Sometimes, they score low on the assessment and are recommended to drop the class and take college prep classes. I have personally recommend students to do so, but only if they had met the requirements for it and their writing sample caused me to get a nose bleed. However, I never pick at their personal lives and just judge by the work. This student told me, after transferring into my class at the last minute, that her previous professor looked at her writing sample, grimaced, and then asked when was the last time she was in college. She was so embarrassed.

I have never asked a student that question, and I feel that it is not right to do so. I gave her my diagnostic, and while her skills showed some grammar and punctuation weaknesses, she did adhere to the prompt and answered it. Thus signaling to me, she should stay in my class, but I recommended tutoring and making her well aware of my office hours and e-mail address. Between the English tutors and her e-mailing me with questions, she successfully navigated her way through my class well above passing.
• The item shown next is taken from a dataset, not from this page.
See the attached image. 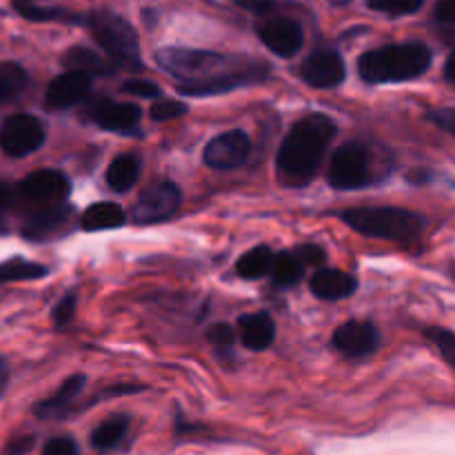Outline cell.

She shared with me, during my final round of office hours, that the other professor really dented her self-esteem, and it almost made her rethink her choice of going back to school. And then, someone told her that I was a wonderful professor who had the patience for second timers, like herself. I was flattered, but I needed her to realize that she needed to harden herself against this negativity. I told her to never let a person, professor, or society, for that matter, do that to her again. I have been dealing with people like that my whole life. My kindergarten teacher told my mother I was retarded, even though I could read and write at such a very young age. Her beef was I just wouldn't sit still and couldn't use scissors properly. ( Two degrees later, and I still can't cut anything straight.) In addition, I had severe test anxiety all throughout grade school and high school, but I still managed to get into college, despite what certain guidance counselors thought. Not to mention, all the times I was called down to their office for my angst-ridden/disturbing poetry and fiction. Then came graduate school, where many of my pieces were so harshly criticized that one of my classmates was so bold to tell me, in gobs of condescending red ink, that they would never be published. Years later, many of them have graced numerous magazines and journals. I am currently working on getting them published as a collection. #alwayssubmittingneverquitting

I told her this and went back one more generation. I needed this lesson to stick to her ribs and resonate. My mother's parents were told to give her up to the state and institutionalize her when it was discovered she had a severe learning disorder. The doctors said she would never learn to read, write, or speak properly and would always be a burden. My grandparents refused to accept that. They made sure to instill in her early the mentality of not quitting and provided her with best education that they could. And now, my mother reads so much, that she averages about two books a week.

I hope this student walked away with a stronger sense of what I like to call Falcorion wisdom. This wonderful character wisely preached the magical potency of never giving up.